Vibitha Mani, MD, a board-certified pediatrician at INTEGRIS Family Care Council Crossing, narrowed down a list of the most common summer-related injuries in children that are predictable and preventable.
While falling is a normal part of children’s growth and development, Mani says there are certain measures parents can take to prevent injuries.
Bicycles, skateboards and scooters: Children should wear appropriate safety equipment such as helmets, elbow/knee pads and/or wrist guards.
Trampolines: Make sure they are properly maintained and have proper adult supervision.

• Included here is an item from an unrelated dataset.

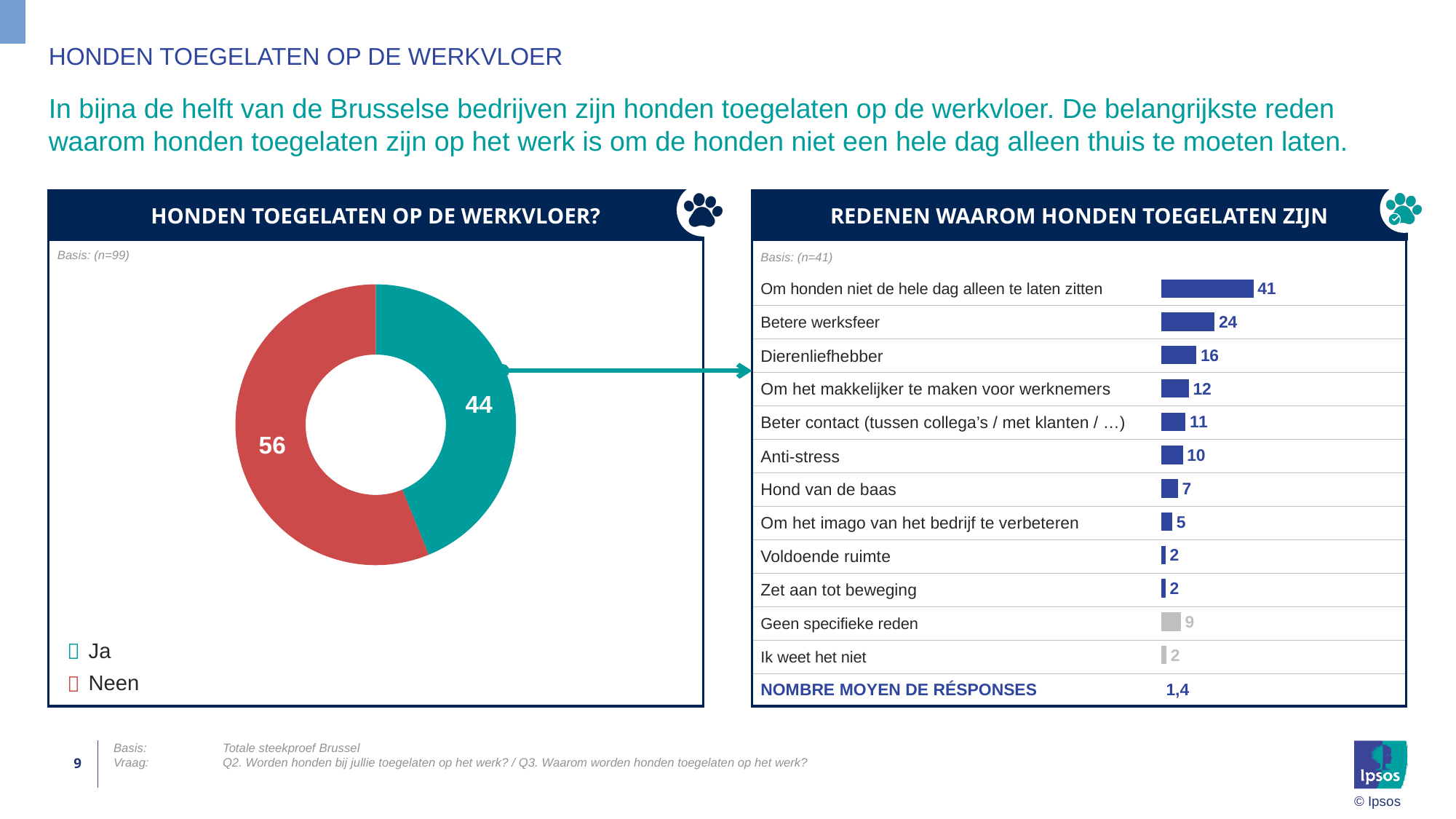
What kind of chart is 'REDENEN WAAROM HONDEN TOEGELATEN ZIJN'? Bar chart In the chart 'HONDEN TOEGELATEN OP DE WERKVLOER?', what is the value for 'Ja'? 44 In the chart 'REDENEN WAAROM HONDEN TOEGELATEN ZIJN', what is the value for 'Geen specifieke reden'? 9 In the chart 'REDENEN WAAROM HONDEN TOEGELATEN ZIJN', what is the value for 'Anti-stress'? 10 In the chart 'REDENEN WAAROM HONDEN TOEGELATEN ZIJN', what is the value for 'Betere werksfeer'? 24 In the chart 'HONDEN TOEGELATEN OP DE WERKVLOER?', what is the value for 'Neen'? 56 In the chart 'REDENEN WAAROM HONDEN TOEGELATEN ZIJN', which is larger, 'Dierenliefhebber' or 'Hond van de baas'? Dierenliefhebber In the chart 'REDENEN WAAROM HONDEN TOEGELATEN ZIJN', which reason has the highest value? Om honden niet de hele dag alleen te laten zitten In the chart 'HONDEN TOEGELATEN OP DE WERKVLOER?', which category is larger, 'Ja' or 'Neen'? Neen In the chart 'HONDEN TOEGELATEN OP DE WERKVLOER?', what is the difference between 'Neen' and 'Ja'? 12 What kind of chart is 'HONDEN TOEGELATEN OP DE WERKVLOER?'? Pie chart (donut) In the chart 'REDENEN WAAROM HONDEN TOEGELATEN ZIJN', what is the difference between 'Om honden niet de hele dag alleen te laten zitten' and 'Betere werksfeer'? 17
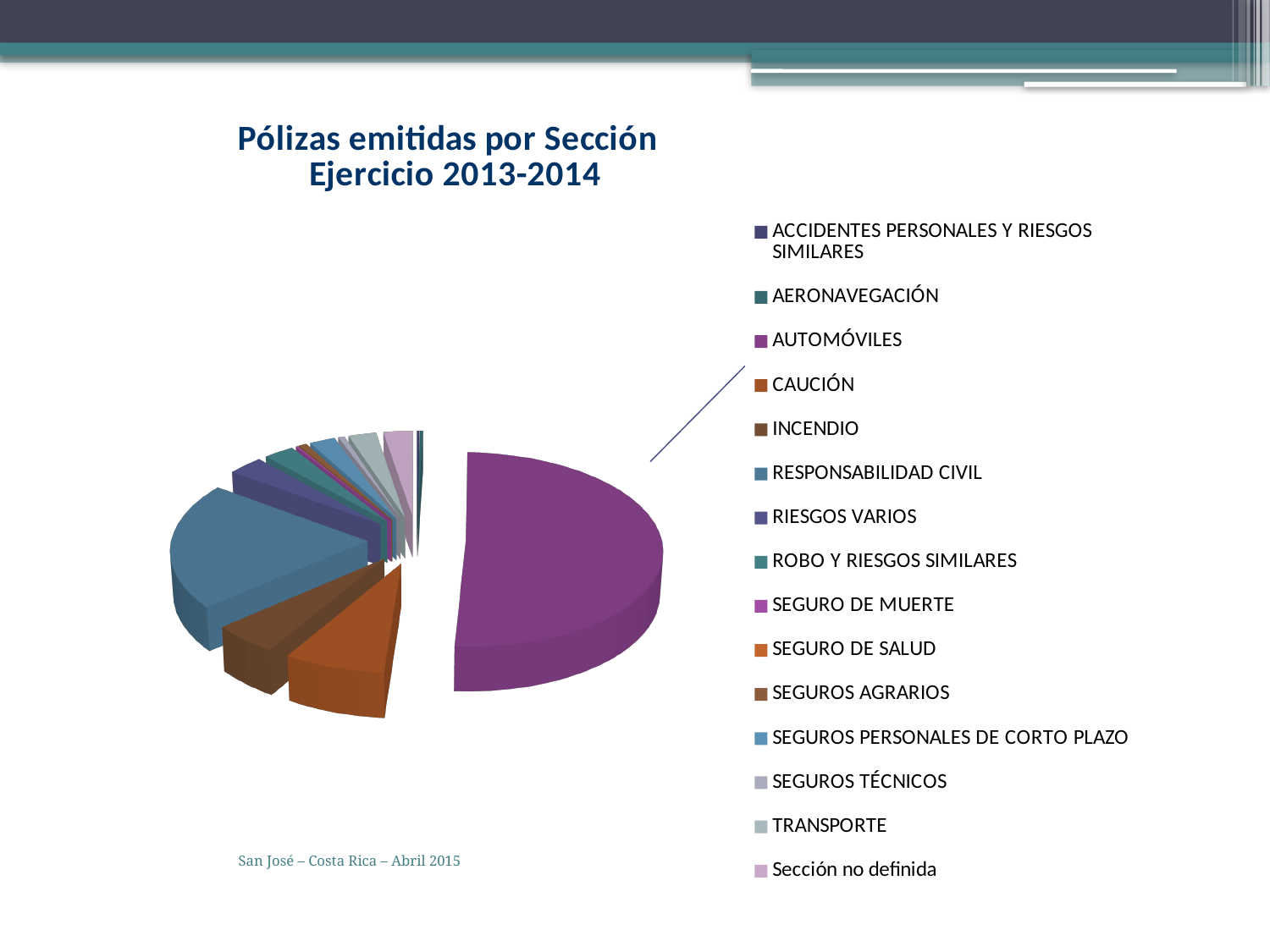
What is the title of the chart? Pólizas emitidas por Sección Ejercicio 2013-2014 Which category is listed first in the legend? ACCIDENTES PERSONALES Y RIESGOS SIMILARES Which slice is larger, AUTOMÓVILES or CAUCIÓN? AUTOMÓVILES What kind of chart is shown on the slide? pie chart Which category has the largest slice of the pie? AUTOMÓVILES Which slice is larger, RESPONSABILIDAD CIVIL or INCENDIO? RESPONSABILIDAD CIVIL Which slice is larger, AUTOMÓVILES or RESPONSABILIDAD CIVIL? AUTOMÓVILES How many categories does the legend of the pie chart list? 15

Play areas: Check the area for security risks. Keep an eye out for rusty or broken playground equipment and uneven surfaces. Mani advises parents to “find playgrounds scattered with more cushioning material like mulch or shredded tires instead of concrete.”
Insect bites and stings
Children over two months of age may use DEET-containing insect repellent. For simple bites/stings, wash the affected area with soap and warm water. If a child has bites or stings with itching/swelling, they can take over-the-counter antihistamines, such as cetirizine (Zyrtec). Seek immediate medical attention if your child has symptoms such as swelling of the lips, itchy throat, swelling of the face, wheezing, difficulty breathing, blue lips, severe hives around the affected area.

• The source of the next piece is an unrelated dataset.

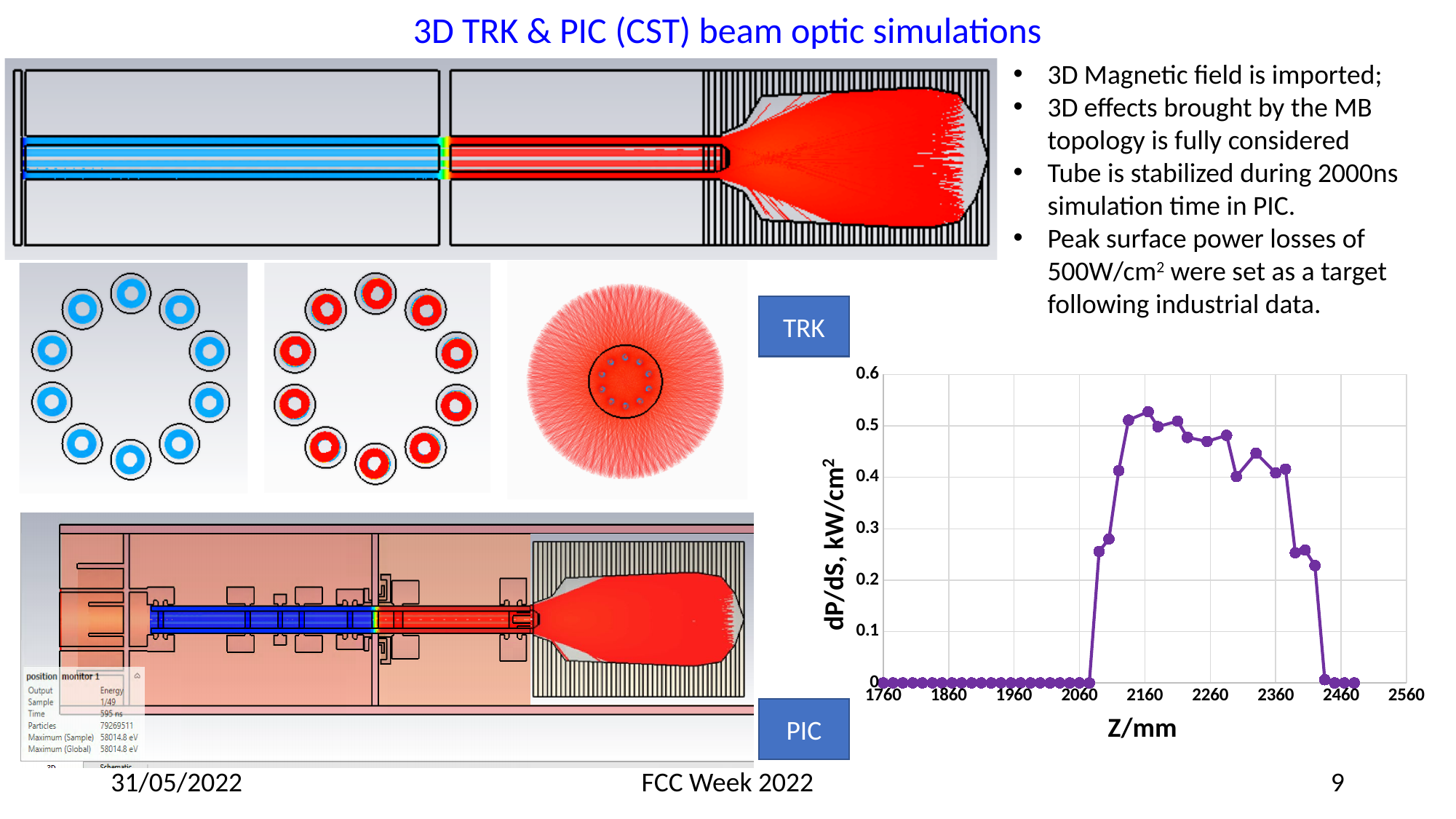
Is the value for Z = 2360 mm greater or less than 0.3? greater Is the value for Z = 1960 mm greater or less than 0.1? less What kind of chart is shown on the right side of the slide? line chart Is the value at Z = 2260 mm larger or smaller than the value at Z = 2360 mm? larger Do the values rise or fall along the x axis between Z = 2160 mm and Z = 2460 mm? fall What is the highest tick value shown on the y-axis of the chart? 0.6 Is the peak value of the curve greater or less than 0.5? greater What is the label of the y-axis of the chart? dP/dS, kW/cm² Do the values rise or fall along the x axis between Z = 2060 mm and Z = 2160 mm? rise What is the label of the x-axis of the chart? Z/mm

Avoid burns caused by an explosion of natural gas, propane, gasoline or other flammable liquids. Close adult supervision near fire and fireworks can stop most of these occurrences. Sunscreen: Avoid direct sunlight, especially for infants under six months of age. Find shady areas and keep children in protective lightweight clothing that covers arms and legs and/or hats. Apply sunscreen at least 30 minutes before sun exposure and reapply every two hours or after swimming/sweating.

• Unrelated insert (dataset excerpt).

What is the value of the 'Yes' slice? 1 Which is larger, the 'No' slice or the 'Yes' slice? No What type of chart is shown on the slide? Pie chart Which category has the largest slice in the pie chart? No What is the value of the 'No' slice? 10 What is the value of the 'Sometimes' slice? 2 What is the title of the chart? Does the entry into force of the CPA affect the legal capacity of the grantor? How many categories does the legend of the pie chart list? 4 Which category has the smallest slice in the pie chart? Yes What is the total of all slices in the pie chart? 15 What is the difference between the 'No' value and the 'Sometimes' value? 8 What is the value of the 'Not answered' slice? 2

Parents and guardians should never be out of reach of a child in water, whether at home near bathtubs or buckets, by the pool or at the beach. As a group, assign an adult to supervise and watch the water without distraction. Teach kids survival swimming. Younger children who cannot swim should wear well-fitting life jackets approved by the US Coast Guard. The pool should be separated from your property by a non-climbable fence with a self-closing and self-locking gate.
“The most important thing,” Mani encourages, “if families are concerned or unsure about the severity of the injury, take the child to their doctor. If it’s nothing, parents have some peace of mind. the child receive the proper care it needs.”